The Birth Rites Collection is a contemporary arts collection based on the topic of childbirth at the University of Salford, Manchester. I was drawn to this placement due to its interesting subject matter of which I had absolutely zero experience or knowledge in. For me, childbirth was something that was done behind closed doors: covert, taboo ‘other’. However, my experience as a curatorial intern for the collection forced me to engage with the ‘other’ in a public realm, humanising and realising something so different to my prior knowledge.
The team was small, of three female staff including myself, however the other two were mothers. At first I was worried that I would not be able to engage with the work in the way that the other two staff could, however, I found that my lack experience on the subject matter provided a unique insight of interpretation of the work.
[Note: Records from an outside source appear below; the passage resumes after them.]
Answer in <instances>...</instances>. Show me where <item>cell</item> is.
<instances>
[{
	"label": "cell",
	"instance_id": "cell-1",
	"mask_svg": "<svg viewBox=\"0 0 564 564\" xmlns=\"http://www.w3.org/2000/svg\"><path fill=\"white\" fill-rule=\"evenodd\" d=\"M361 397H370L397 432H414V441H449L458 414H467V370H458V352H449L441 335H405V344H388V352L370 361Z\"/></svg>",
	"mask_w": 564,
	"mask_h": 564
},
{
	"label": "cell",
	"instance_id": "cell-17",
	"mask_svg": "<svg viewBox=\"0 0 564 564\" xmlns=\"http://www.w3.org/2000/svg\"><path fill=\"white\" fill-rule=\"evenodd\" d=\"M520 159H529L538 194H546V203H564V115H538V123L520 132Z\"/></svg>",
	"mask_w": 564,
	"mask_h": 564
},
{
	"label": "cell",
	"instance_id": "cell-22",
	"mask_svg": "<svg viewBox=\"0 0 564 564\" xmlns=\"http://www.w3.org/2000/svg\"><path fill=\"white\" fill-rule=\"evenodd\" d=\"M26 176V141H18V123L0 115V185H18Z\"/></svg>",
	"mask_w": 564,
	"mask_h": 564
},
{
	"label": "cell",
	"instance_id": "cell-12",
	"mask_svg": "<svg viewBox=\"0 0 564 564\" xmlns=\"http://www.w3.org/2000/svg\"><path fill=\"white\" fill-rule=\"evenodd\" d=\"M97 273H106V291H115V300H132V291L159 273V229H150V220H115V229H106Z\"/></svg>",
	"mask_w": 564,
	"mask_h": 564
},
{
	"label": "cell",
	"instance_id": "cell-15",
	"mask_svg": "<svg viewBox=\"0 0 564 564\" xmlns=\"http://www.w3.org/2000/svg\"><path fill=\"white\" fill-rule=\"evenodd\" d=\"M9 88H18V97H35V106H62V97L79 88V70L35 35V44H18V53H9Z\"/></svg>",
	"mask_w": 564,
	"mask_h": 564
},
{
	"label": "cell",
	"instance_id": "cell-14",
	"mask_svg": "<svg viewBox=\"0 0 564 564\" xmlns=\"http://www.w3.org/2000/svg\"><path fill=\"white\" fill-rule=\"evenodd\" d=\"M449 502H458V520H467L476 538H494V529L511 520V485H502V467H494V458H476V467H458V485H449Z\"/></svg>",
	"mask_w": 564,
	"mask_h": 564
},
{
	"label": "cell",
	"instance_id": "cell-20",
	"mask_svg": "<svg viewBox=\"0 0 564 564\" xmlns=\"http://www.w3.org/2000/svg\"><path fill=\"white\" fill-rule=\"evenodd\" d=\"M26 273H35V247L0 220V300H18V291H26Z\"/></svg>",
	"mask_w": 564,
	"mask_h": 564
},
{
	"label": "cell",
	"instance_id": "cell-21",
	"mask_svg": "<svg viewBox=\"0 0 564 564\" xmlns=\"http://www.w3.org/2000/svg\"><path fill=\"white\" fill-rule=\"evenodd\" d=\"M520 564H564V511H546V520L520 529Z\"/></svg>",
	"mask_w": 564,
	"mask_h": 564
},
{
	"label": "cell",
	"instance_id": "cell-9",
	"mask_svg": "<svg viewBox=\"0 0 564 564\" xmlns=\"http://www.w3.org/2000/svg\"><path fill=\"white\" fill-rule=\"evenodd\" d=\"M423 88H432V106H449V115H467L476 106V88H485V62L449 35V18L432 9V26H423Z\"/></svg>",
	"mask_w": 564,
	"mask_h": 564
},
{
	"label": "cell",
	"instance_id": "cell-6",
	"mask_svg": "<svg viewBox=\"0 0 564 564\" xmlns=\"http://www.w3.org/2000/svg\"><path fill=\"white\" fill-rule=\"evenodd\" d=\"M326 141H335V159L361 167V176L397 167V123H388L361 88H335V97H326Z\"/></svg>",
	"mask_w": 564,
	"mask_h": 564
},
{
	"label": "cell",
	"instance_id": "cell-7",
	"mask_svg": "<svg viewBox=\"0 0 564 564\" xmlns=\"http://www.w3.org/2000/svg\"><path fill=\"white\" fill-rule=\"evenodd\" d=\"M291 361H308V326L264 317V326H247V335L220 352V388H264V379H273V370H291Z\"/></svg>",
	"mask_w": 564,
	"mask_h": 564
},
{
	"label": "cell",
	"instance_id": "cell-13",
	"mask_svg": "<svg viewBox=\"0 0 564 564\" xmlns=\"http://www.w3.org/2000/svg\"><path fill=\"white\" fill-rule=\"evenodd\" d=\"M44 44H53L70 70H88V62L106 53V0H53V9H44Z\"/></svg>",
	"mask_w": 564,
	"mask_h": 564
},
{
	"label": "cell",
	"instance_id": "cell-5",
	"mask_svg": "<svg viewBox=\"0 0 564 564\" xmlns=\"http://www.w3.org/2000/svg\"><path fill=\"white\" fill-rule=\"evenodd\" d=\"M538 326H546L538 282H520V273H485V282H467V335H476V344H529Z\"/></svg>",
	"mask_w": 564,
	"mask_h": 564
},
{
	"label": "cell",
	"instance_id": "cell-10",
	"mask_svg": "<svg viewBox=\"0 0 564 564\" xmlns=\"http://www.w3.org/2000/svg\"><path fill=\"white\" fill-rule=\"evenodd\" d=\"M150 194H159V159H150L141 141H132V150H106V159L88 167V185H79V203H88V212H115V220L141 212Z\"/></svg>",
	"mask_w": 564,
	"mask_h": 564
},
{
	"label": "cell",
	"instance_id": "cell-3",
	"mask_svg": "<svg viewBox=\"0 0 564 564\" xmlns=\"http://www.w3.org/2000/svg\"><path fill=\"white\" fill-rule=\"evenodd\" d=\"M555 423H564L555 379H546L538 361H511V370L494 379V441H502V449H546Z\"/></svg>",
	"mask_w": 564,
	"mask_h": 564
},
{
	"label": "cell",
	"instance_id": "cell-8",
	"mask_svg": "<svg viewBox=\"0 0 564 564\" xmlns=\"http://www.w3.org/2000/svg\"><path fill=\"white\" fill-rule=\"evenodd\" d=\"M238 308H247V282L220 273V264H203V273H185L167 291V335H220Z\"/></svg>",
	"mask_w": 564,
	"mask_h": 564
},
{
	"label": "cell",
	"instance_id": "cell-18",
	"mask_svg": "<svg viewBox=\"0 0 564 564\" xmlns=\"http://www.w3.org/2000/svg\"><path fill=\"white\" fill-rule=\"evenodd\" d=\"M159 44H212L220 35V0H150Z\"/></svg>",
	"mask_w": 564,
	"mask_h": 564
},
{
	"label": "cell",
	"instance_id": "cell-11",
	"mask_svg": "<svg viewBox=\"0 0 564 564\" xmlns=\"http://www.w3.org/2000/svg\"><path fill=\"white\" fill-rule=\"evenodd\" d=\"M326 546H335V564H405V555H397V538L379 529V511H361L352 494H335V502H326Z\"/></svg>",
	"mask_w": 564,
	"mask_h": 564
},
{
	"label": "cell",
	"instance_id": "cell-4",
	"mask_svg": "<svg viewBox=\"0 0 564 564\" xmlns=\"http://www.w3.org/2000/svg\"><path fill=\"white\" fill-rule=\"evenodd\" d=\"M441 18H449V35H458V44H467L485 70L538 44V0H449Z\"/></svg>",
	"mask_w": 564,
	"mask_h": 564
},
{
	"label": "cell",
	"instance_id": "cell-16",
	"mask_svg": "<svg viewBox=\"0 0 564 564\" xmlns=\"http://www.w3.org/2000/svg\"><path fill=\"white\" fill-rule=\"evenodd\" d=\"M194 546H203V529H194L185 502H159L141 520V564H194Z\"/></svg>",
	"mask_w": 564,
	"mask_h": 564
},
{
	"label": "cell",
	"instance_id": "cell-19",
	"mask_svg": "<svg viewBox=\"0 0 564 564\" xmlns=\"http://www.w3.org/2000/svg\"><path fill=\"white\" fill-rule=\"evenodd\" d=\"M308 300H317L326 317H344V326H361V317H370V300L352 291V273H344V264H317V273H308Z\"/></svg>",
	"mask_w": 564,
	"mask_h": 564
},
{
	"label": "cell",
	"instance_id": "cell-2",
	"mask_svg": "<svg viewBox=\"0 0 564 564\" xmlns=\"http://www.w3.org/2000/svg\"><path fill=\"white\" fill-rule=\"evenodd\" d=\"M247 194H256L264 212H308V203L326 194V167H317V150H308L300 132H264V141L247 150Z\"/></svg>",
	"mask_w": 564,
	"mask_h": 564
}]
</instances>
Although my role was named “curatorial intern”, I, in fact, did very little curating. Most of the tasks that I dealt with each week involved marketing, social media and the organisation of the Birth Rites Collections’ 2015 event; the Bi-annual Award. This meant that the skills I gained from the opportunity were highly transferable. I enjoyed the opportunity to use my own initiative and working in a small team meant that I was able to have a lot of responsibility and make the most of every opportunity.
My favourite aspect of the placement was working on the technical aspects of the exhibition such as working with assistants on touch screens, a Twitter live feed and a digital show reel. Before my work placement, I could just about use the internet and word process but now I am able to digitally record and create elements of film.
Overall, the experience at the Birth Rites Collection gave me invaluable professional experience to develop further. It has changed my attitudes towards childbirth and childbirth practice and made me more aware of the perception of pregnant women in today’s society. I believe that this was an important step towards my career in galleries and museums.